Updated: Jun 13, 2019
Being from a forces background, we were highly privileged to have grown up virtually all over the countryside. A large part of my childhood was spent travelling to the hills – be it the Western Ghats, Nilgiris, Eastern Himalayas or Western Himalayas . Each range and area had its own geomorphological aura, and variance in flora and fauna. What probably was the binding factor was that the hills were always larger than life and always brought a thrill to my life and mood.
My first visit to Shimla was as a school kid , when the town ( I call it a town as it never had the feel of a city) had not been decimated by the rampant growth of ugly concrete structures. It had the old world charm of the British Raj, where the Gaiety Theatre used to have plays and May Queen balls , for a restricted few.
Our walks around the town , were more to just eat a softy ice cream or have Chinese food at the famous “ Aunty’s” dhaba, or maybe a Gulabjamun at Baljees. It was on one of our treks, that we came across a lazily winding forest engulfed road leading to Longwood.
Longwood yet retains that charm by way of the old British homes spattered on the hill road. Though there is a scattered mushrooming of some new houses, it has yet maintained its sanctity being a part of the Reserve Forest , which also nestles Groombridge in its heart.
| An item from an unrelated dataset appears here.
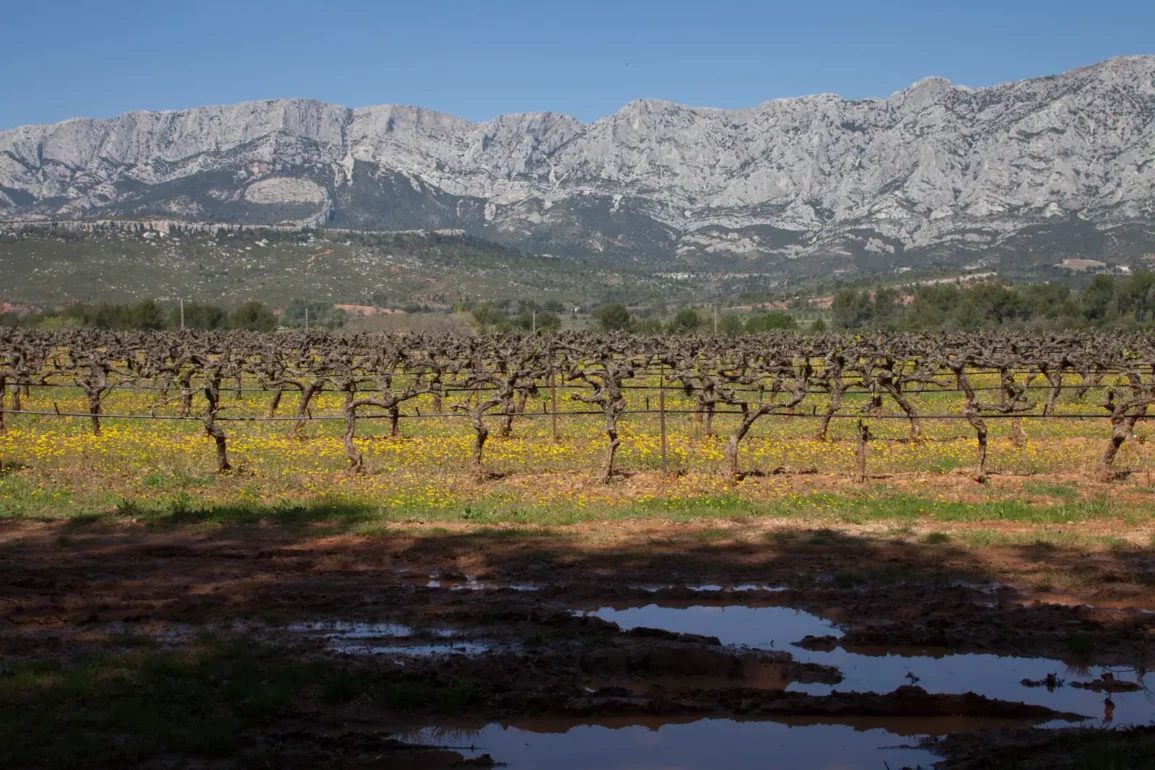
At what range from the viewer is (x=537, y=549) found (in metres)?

Groombridge , the heritage property is over a hundred years old and still stands as it was originally constructed. The extension was designed taking the architectural aesthetics of the hills into purview, with a few modern implementations. The interiors have been thoughtfully crafted and personally curated to maintain exclusivity and render an experience which we would love for our travellers to have. Its truly been a labour of love and passion- for what we got and what we could give back – to the hills.